## TEXT
---*---
Are You Lying By Omission?

It came as a surprise to me years ago to learn that NOT saying something could be considered lying, at least according to my stepmother, whose opinions on things like that mattered when I was in high school. “But I never said I did [fill in the blank]!” I’d protest, when she confronted me about something that could result in my being grounded for the weekend. “That’s right!” she’d say. “You’re lying by omission.” It was a done deal. I was grounded.

Older now and pretty well traveled around the block, I have to defer to the wisdom one of my favorite writers, Russell Baker. “As memoirists,” he wrote, “we are the editor of own life.”

We have to be the editor of our life when it comes to memoir writing. And we’re well practiced.

In storytelling, which we do every day (“This morning I saw…” “Last Saturday I went to…”), we unconsciously choose what to put in and what to leave out. And when we write from life, we do the same. We include what’s needed for the shape of the story. Where does it need to be begin? We dramatize situations by creating scenes, with descriptive, usually sensory details that help listeners feel they are there, in the present time of the story. If we go off on a tangent with related but nonessential information we can lose a listener the same way we can lose a reader by including more than the story needs.
---*---
## RECORDS SHOWN
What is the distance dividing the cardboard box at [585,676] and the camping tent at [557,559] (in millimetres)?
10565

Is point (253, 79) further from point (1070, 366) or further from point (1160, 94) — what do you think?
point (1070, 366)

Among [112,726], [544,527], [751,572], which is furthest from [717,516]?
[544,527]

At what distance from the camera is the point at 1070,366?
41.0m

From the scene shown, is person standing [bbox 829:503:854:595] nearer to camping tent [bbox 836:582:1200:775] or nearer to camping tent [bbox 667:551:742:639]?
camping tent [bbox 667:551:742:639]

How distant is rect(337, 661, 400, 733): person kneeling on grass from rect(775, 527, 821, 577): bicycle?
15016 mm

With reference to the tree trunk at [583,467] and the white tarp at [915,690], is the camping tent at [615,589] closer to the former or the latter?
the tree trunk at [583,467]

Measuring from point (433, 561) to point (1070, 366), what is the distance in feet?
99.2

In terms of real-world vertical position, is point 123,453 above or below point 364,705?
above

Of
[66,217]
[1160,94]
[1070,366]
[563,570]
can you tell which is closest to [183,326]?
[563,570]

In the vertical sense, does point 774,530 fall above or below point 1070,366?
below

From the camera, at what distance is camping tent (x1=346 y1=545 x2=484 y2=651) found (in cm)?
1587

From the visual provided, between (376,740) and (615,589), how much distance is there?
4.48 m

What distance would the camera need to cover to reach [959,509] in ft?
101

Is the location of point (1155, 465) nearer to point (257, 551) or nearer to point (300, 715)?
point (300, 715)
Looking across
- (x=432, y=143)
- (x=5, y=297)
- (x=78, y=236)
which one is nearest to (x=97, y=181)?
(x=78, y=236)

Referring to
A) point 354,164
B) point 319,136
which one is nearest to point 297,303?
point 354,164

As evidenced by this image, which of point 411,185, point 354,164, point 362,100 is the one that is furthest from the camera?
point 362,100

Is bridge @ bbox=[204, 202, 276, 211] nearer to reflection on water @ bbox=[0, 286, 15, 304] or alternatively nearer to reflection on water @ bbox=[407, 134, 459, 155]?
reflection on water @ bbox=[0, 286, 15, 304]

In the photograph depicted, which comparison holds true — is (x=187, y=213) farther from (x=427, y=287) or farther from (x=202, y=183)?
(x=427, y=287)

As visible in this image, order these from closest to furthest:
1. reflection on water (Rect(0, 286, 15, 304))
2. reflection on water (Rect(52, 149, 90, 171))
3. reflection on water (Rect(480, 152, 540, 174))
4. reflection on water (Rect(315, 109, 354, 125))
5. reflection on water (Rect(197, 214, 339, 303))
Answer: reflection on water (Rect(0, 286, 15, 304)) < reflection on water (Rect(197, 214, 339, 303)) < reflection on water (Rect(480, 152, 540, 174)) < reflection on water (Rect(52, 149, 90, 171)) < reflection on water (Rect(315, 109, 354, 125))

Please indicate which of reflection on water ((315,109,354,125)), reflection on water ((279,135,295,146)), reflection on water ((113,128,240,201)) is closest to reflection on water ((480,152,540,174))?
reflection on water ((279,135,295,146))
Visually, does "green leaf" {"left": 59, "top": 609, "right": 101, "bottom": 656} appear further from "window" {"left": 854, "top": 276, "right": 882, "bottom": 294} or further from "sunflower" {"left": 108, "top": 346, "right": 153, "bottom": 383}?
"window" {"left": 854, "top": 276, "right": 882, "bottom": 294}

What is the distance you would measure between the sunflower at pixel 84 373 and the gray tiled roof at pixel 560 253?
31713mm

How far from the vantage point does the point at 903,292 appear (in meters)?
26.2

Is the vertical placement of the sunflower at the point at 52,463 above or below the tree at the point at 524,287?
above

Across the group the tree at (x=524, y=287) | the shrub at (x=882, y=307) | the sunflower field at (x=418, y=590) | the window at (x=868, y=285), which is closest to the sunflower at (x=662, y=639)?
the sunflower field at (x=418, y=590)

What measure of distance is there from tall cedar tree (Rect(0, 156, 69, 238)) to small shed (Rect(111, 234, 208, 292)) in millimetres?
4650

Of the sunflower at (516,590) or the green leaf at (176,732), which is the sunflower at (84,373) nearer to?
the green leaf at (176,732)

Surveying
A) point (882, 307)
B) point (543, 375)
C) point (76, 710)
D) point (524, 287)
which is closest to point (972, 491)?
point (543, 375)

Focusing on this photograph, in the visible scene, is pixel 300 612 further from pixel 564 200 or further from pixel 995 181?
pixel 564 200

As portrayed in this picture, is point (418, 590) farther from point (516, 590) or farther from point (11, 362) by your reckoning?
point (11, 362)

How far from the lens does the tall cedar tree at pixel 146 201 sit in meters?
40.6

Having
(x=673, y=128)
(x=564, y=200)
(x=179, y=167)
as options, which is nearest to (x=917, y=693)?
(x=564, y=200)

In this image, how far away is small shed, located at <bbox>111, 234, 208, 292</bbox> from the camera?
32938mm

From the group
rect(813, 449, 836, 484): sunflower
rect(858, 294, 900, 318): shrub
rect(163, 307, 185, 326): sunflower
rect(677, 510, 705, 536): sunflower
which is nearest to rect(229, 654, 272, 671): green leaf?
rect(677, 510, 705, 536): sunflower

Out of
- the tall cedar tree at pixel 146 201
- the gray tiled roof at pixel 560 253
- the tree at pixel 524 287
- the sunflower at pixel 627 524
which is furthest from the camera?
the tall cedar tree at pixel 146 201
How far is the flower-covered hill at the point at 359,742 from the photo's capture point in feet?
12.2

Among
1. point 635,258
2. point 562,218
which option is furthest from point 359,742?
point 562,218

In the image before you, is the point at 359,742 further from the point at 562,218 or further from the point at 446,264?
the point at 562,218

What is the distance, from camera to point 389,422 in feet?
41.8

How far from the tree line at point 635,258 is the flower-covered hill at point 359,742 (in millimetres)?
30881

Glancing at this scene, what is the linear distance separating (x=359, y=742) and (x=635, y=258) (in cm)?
---*---
## WHAT YOU WILL DO
- A) List every line of speech quoted from the high-school confrontation between the writer and the stepmother in the essay on lying by omission.
- B) In the essay on lying by omission, which writer does the author name as one of their favorites?
- C) Write the next part of the essay on lying by omission, picking up after its final sentence.

## THE REPLIES
- A)
"But I never said I did [fill in the blank]!"
"That's right!"
"You're lying by omission."

- B) Russell Baker.

- C)
When we’re writing, we’re not lying by leaving out certain parts of a story; we’re making conscious, artful choices. Don’t tell my stepmother I’ve gotten really good at it (!).

So what do you do with this question of lying by omission or wisely and artfully choosing what to leave out for the strength of the story, among other reasons. Are you lying when you don’t tell the whole truth? Is it expected of you as a memoirist?

What to put in and what to leave out has so many facets I’ve decided to tackle it in this blog in small bites and give attention to each one. I’ll look at the tough subject of writing about a living relative, the question of including details of sexual encounters that were especially significant to you, sharing family secrets, revealing truths about yourself for the first time.

If there are other subjects related to writing the truth you’d like to bring up, write it in a comment here or contact me through my website with the question and I’ll be glad to reply or explore it in detail in another blog post.

The bottom line for all truth telling in memoir:

1) Never write with the intention to cause harm (e.g., to get back at someone or shock someone).

2) Consider journaling to flush out and free fiery emotion that deserves a voice but may skew your story or reveal something you’d rather omit. Write it as a piece of memoir once you have more clarity. Include emotions, but don’t use the memoir to vent.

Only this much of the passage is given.